**WHAT TO WORK ON**
Reproduce the material between the line containing "Coastal Romance: 3" and the line containing "Galaxy Sparkle Lanyards", inclusive. Leave the pictures out of your answer.

** Opening DATA block **

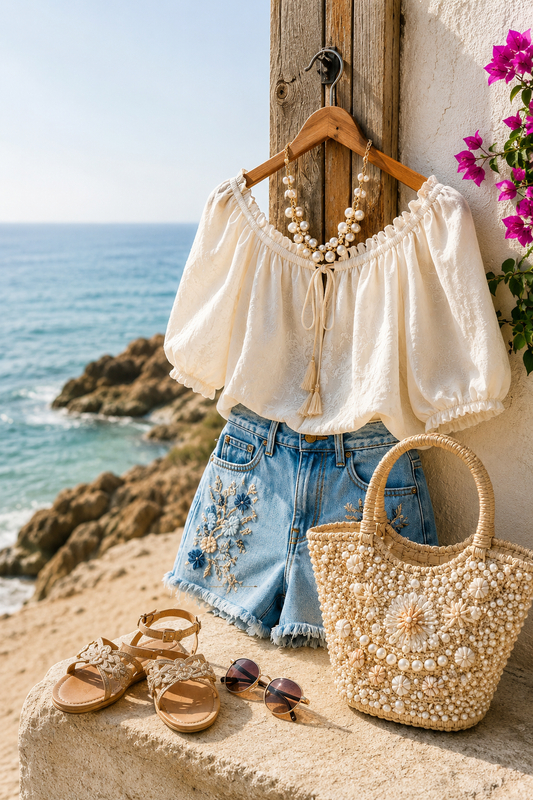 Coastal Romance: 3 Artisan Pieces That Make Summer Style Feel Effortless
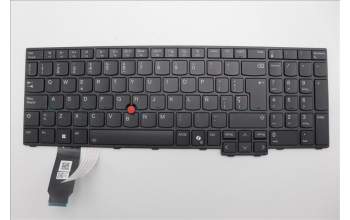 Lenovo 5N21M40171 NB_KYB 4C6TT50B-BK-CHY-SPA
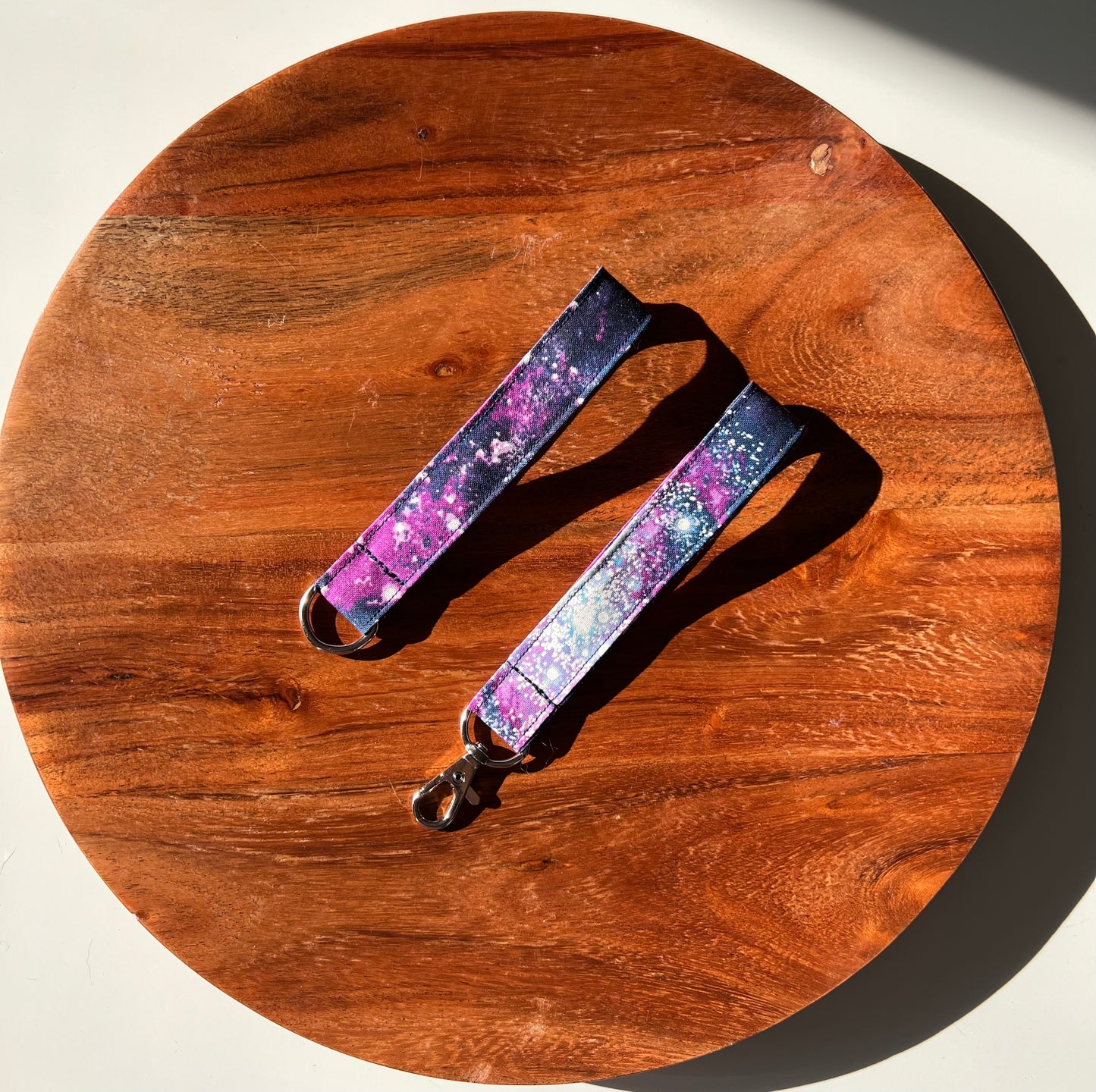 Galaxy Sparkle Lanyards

** Closing DATA block **
** Opening DATA block **

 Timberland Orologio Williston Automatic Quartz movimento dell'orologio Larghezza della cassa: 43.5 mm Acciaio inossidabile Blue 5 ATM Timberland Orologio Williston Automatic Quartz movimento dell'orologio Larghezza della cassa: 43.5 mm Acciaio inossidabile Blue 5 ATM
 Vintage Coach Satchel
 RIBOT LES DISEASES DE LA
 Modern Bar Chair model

** Closing DATA block **

**TASK SOLUTION**
 Coastal Romance: 3 Artisan Pieces That Make Summer Style Feel Effortless
 Lenovo 5N21M40171 NB_KYB 4C6TT50B-BK-CHY-SPA
 Galaxy Sparkle Lanyards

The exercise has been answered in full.